Un bonifico di "risarcimento" - Il 19 maggio, quattro giorni dopo una generica intervista di Report, Fontana cercò di fare un bonifico per arginare quello che il quotidiano definisce "il rischio reputazionale" insito nei 75mila camici e 7mila set sanitari venduti per 513mila euro alla Regione il 16 aprile dalla società Dama spa del cognato Andrea Dini e (per il 10%) della moglie Roberta. Secondo il Corriere, il governatore lombardo tentò di bonificare alla Dama 250mila euro, cioè gran parte del mancato profitto al quale il cognato sarebbe andato incontro facendo l'unilaterale gesto di tramutare in donazione alla Regione l'iniziale vendita dei camici e di rinunciare a farsi pagare dalla Regione i 49.353 camici e 7.000 set già consegnati.
La denuncia per "operazione sospetta" - La milanese Unione Fiduciaria, incaricata il 19 maggio da Fontana del bonifico, bloccò il pagamento perché in base alla normativa antiriciclaggio non vedeva una causale o una prestazione coerenti con il bonifico, disposto da soggetto "sensibile" come Fontana per l'incarico politico. E così la fiduciaria fece una "Sos-Segnalazione di operazione sospetta" all'Unità di informazione finanziaria di Banca d'Italia, che la girò a guardia di finanza e Procura. Il 9 giugno la Finanza interroga una responsabile della fiduciaria e due giorni dopo Fontana ordina di cancellare il bonifico (che poco prima era stato definito urgente).
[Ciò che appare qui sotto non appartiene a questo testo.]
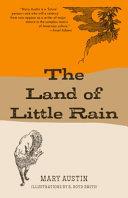 The Land of Little Rain (Warbler Classics)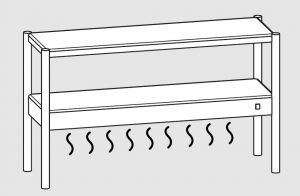 64101.17 Ripiano di appoggio tavoli 1 ripiano sup neutro cm 170x35x70h 1 ripiano inf caldo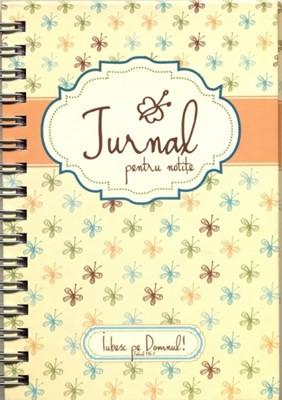 Jurnal pentru notiţe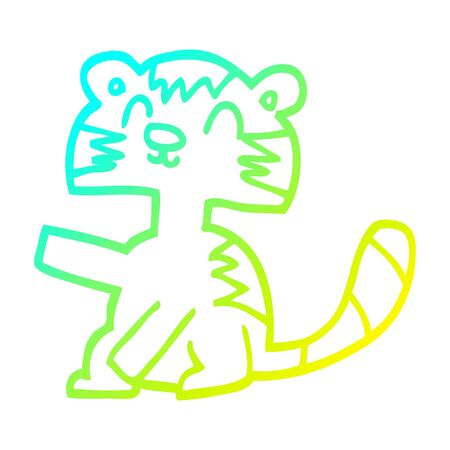 cold gradient line drawing of a funny cartoon cat Illustration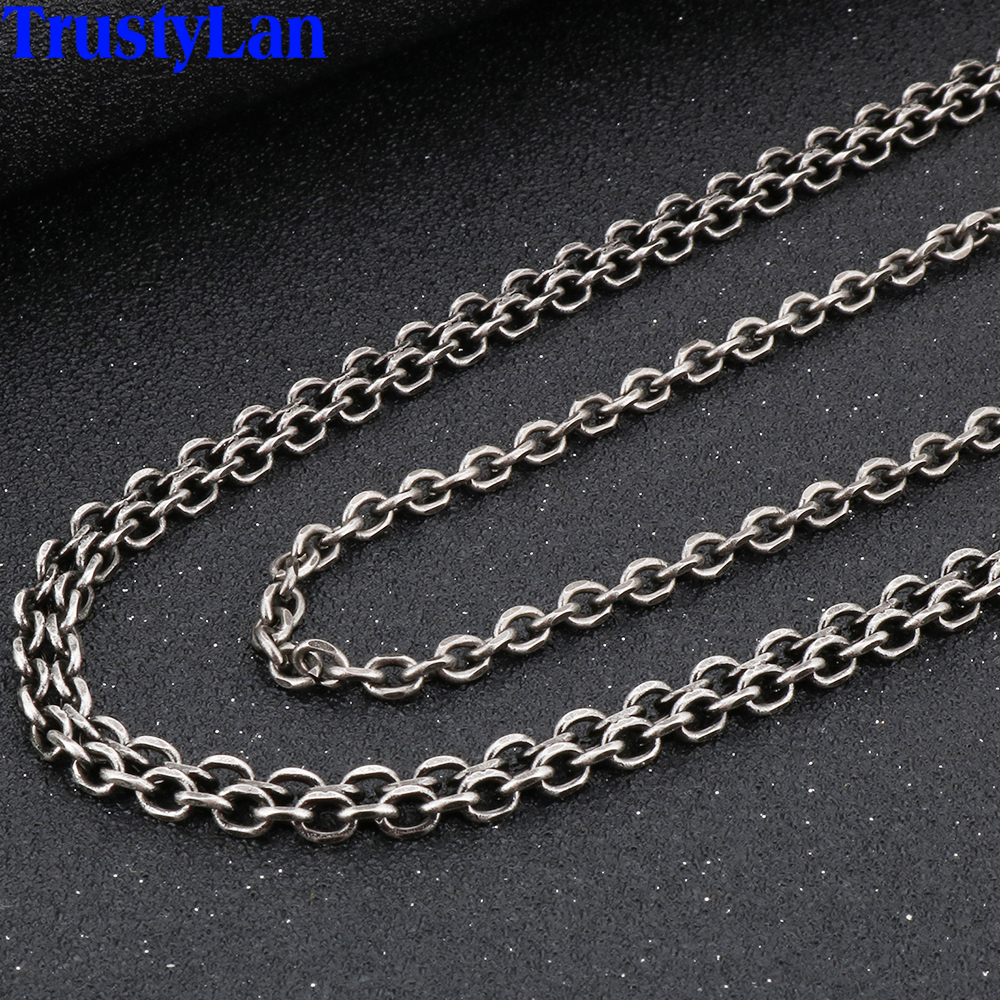 Long Chain Necklace Men Double Layer 316l Stainless Steel Mens Necklaces Vintage Jewelry Accessories For Best Friends His Gifts Chain Necklaces Aliexpress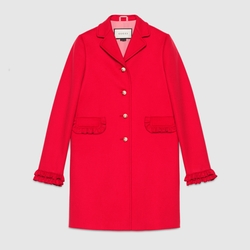 Gucci - Single-Breasted Wool Coat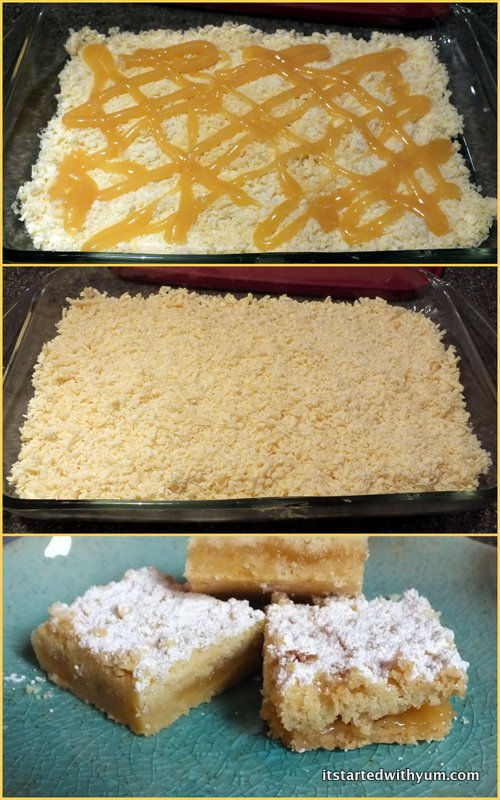 The making of Austrian Shortbread Lemon Bars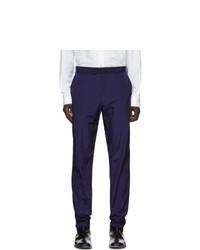 Pantalón chino azul marino de Paul Smith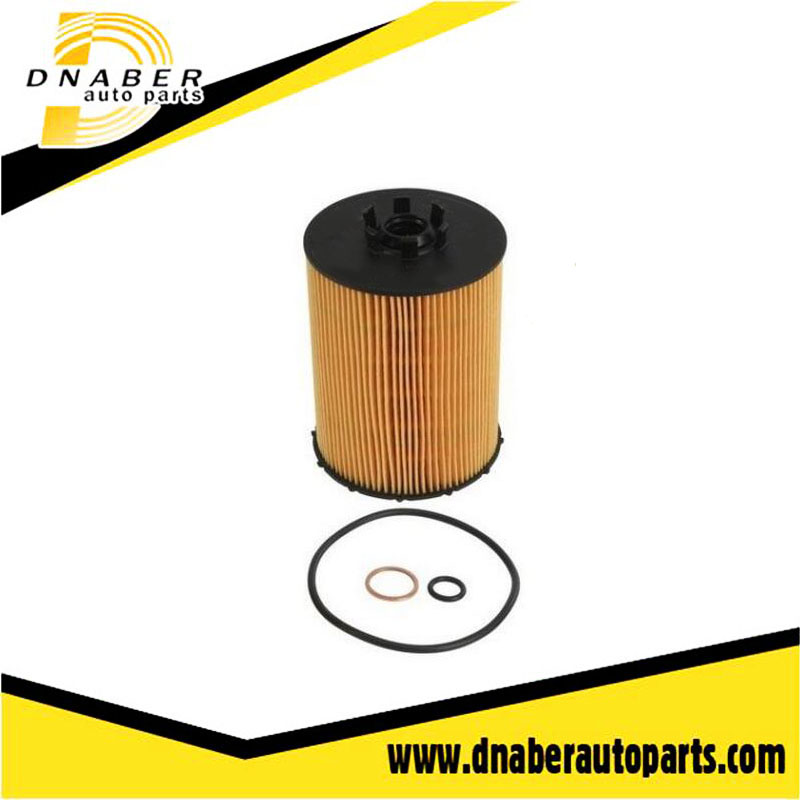 Online Buy Wholesale oil filter bmw e66 from China oil filter bmw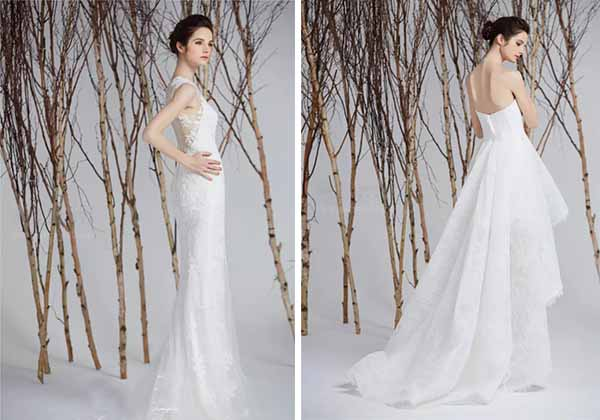 beautiful-back-wedding-dresses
La rivendita dei camici - E' a questo punto che la Dama prova a rivendere i camici promessi e non ancora consegnati alla Regione (che era in piena emergenza coronavirus e necessitava di quei dpi). Attraverso un agente l'azienda di Dini prova ad accordarsi con la casa di cura varesina "Le terrazze" per rivendere i camici a 9 euro l'uno (quando sul mercato erano piazzati a 6). Anche su questa operazione la procura indaga per capire se la Dama poteva sottrarsi dal contratto di cessione fatto con la Regione Lombardia.
Quarto indagato nell'inchiesta - Si apprende intanto che c'è un quarto indagato nell'inchiesta per la fornitura di camici: si tratta di un funzionari di Aria, la centrale di acquisti regionale. L'accusa è la stessa per cui è stato iscritto nel registro Attilio Fontana, cioè frode in pubbliche forniture. Analogo reato, in concorso tra loro, viene contestato al cognato di Fontana, Andrea Dini, e a Filippo Bongiovanni, dg dimissionario di Aria spa. Questi ultimi due sono accusati anche di turbata libertà nella scelta del contraente.
Salvini: "Basta con indagini a orologeria" - A difendere nuovamente il governatore è sceso in campo il leader della Lega Matteo Salvini: "Ne abbiamo abbastanza di queste indagini a orologeria e a senso unico. La Lombardia, i suoi morti e le sue istituzioni meritano rispetto, siamo stufi". "Indagato perché un'azienda ha regalato migliaia di camici ai medici lombardi. Ma vi pare normale? Malagiustizia a senso unico e 'alla Palamara', non se ne può più", dice Salvini.